Run an LLM
| Field | Value |
|---|---|
| Difficulty | Beginner |
| Estimated Read Time | 10 minutes |
| Labels | genai, llm, chat, history, streaming |
The classic Model tutorials use .tar.gz MPK archives. GenAI models use LLiMa model directories and the neat::genai API instead. Start with the smallest request: load a model, set request.prompt, run it, and print the answer. Once that works, switch to request.messages when you need conversation state.
Walkthrough
Load the model directory
Point GenAIModel at a deployed LLiMa model directory. This tutorial uses GenAIModel because it auto-detects whether the directory is an LLM, VLM, or ASR model.
Construct simaai::neat::genai::GenAIModel from the model path.
genai::GenAIModel model(args.model);
Send one prompt
Build a GenerationRequest with prompt and a token budget. This is the shortest path for one-off questions, tests, and scripts.

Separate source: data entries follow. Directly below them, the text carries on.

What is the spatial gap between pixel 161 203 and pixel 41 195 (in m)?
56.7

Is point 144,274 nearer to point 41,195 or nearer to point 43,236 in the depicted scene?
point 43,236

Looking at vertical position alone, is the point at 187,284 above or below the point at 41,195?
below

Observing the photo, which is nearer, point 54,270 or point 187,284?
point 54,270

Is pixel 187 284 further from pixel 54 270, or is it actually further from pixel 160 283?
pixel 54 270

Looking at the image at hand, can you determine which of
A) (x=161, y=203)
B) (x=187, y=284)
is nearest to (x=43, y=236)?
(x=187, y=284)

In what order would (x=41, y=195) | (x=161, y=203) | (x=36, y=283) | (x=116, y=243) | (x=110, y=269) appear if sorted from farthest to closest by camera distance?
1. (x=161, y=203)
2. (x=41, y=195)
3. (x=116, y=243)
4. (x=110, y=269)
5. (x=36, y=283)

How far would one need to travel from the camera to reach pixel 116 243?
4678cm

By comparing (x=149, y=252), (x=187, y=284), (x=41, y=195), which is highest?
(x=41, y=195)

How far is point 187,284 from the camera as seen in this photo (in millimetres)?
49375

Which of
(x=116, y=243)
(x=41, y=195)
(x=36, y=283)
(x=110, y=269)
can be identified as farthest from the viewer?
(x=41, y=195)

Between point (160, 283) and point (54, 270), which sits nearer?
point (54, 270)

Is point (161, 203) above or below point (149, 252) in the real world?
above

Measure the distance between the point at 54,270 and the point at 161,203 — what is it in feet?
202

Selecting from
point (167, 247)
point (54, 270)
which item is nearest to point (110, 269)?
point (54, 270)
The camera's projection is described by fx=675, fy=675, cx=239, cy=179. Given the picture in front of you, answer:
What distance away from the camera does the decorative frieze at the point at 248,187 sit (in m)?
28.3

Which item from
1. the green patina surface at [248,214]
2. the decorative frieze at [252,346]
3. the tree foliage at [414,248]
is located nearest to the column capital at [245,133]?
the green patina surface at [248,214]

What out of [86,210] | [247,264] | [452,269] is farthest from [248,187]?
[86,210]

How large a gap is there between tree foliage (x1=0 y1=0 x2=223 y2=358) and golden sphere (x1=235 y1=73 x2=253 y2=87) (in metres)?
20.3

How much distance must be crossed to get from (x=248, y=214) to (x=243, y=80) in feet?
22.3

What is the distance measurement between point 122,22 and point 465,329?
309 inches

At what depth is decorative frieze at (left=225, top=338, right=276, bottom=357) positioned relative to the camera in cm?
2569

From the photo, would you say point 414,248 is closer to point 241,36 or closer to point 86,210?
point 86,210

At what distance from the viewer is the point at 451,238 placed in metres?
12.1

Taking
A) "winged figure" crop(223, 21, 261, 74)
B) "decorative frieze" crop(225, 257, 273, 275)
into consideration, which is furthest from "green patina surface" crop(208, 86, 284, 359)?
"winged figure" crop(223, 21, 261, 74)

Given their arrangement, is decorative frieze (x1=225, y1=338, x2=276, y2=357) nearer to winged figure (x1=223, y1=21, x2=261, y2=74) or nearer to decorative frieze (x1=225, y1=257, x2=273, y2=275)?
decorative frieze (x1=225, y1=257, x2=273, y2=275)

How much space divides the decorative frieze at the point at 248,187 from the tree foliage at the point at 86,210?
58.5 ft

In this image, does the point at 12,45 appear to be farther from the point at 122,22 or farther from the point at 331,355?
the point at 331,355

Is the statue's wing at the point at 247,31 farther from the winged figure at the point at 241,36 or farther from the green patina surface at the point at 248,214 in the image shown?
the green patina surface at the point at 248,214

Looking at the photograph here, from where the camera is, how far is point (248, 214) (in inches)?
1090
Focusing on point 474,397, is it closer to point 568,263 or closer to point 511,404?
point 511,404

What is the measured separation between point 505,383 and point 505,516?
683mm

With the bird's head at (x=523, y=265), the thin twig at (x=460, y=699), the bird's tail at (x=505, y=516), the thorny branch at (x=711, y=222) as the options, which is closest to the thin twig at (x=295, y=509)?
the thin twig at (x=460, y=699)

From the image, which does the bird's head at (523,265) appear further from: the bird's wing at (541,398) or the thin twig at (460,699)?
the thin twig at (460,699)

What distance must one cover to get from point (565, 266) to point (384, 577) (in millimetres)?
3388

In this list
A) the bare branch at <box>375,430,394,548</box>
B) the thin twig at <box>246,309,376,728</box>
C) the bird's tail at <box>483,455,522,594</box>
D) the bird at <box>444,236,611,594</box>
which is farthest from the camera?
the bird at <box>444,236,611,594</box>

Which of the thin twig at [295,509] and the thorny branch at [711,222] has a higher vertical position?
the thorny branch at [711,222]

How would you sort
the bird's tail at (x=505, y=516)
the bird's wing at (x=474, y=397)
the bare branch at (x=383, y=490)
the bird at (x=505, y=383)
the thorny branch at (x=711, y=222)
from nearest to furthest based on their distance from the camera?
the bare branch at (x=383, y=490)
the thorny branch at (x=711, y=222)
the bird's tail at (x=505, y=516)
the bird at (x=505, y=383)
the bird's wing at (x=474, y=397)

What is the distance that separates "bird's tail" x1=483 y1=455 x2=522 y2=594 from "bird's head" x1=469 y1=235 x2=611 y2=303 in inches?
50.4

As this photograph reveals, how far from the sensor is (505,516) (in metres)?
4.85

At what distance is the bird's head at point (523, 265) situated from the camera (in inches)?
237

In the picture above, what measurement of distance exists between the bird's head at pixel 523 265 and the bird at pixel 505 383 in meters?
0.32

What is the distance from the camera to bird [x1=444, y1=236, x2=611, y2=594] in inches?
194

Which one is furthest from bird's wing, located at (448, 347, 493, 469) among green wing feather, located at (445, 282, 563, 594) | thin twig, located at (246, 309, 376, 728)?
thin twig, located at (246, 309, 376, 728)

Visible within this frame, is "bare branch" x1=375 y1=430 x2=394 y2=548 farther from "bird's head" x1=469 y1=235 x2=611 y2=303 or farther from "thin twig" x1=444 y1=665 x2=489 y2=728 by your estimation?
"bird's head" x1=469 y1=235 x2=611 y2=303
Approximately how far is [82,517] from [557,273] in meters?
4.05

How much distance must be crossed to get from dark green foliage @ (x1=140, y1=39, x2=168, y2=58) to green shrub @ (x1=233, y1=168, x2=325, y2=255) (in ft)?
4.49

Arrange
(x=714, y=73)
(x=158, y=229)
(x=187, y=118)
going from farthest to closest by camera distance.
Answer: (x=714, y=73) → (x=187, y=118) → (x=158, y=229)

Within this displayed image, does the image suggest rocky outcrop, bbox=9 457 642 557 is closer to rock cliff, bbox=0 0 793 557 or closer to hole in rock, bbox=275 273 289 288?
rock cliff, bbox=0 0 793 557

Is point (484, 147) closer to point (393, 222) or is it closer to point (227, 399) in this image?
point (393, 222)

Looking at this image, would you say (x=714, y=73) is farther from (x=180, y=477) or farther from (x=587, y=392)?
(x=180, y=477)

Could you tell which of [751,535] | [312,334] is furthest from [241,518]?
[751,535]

genai::GenerationRequest request;
request.prompt = "Give me three practical tips for designing a small REST API.";
request.max_new_tokens = 96;
const genai::GenerationResult first = model.run(request);
std::cout << "assistant: " << first.text << "\n\n";
Define a system prompt
Use a short system instruction to steer the model's behavior. You can attach it to a simple prompt request with system_prompt; when you switch to chat history, carry the same instruction into the message list as a system message.
const std::string system_prompt = "You are concise and practical.";
genai::GenerationRequest concise_request;
concise_request.system_prompt = system_prompt;
concise_request.prompt = "Give me one rule of thumb for designing a small REST API.";
concise_request.max_new_tokens = 64;
const genai::GenerationResult concise = model.run(concise_request);
std::cout << "assistant: " << concise.text << "\n\n";
Switch to messages
For chat-style requests, use messages instead of prompt: start with a system message and a user message, run the request, then store the assistant response. The model does not remember earlier run() calls by itself; your application owns the message history.
std::vector<genai::ChatMessage> messages;
messages.push_back(genai::ChatMessage{
.role = "system",
.content = system_prompt,
});
messages.push_back(genai::ChatMessage{
.role = "user",
.content = "Give me three practical tips for writing API documentation.",
});
genai::GenerationRequest chat_request;
chat_request.messages = messages;
chat_request.max_new_tokens = 96;
const genai::GenerationResult chat_result = model.run(chat_request);
std::cout << "assistant: " << chat_result.text << "\n\n";
messages.push_back(genai::ChatMessage{.role = "assistant", .content = chat_result.text});
Ask a follow-up with history
Append another user message, send the updated message list, and read the answer. The model now sees the full conversation your application kept.
messages.push_back(genai::ChatMessage{
.role = "user",
.content = "Which tip should I apply first for a prototype?",
});
genai::GenerationRequest follow_up;
follow_up.messages = messages;
follow_up.max_new_tokens = 96;
const genai::GenerationResult second = model.run(follow_up);
std::cout << "assistant: " << second.text << "\n\n";
messages.push_back(genai::ChatMessage{.role = "assistant", .content = second.text});
Stream an answer
For UI-style output, call stream() and iterate the returned GenerationStream. Each token sample contains the latest text fragment.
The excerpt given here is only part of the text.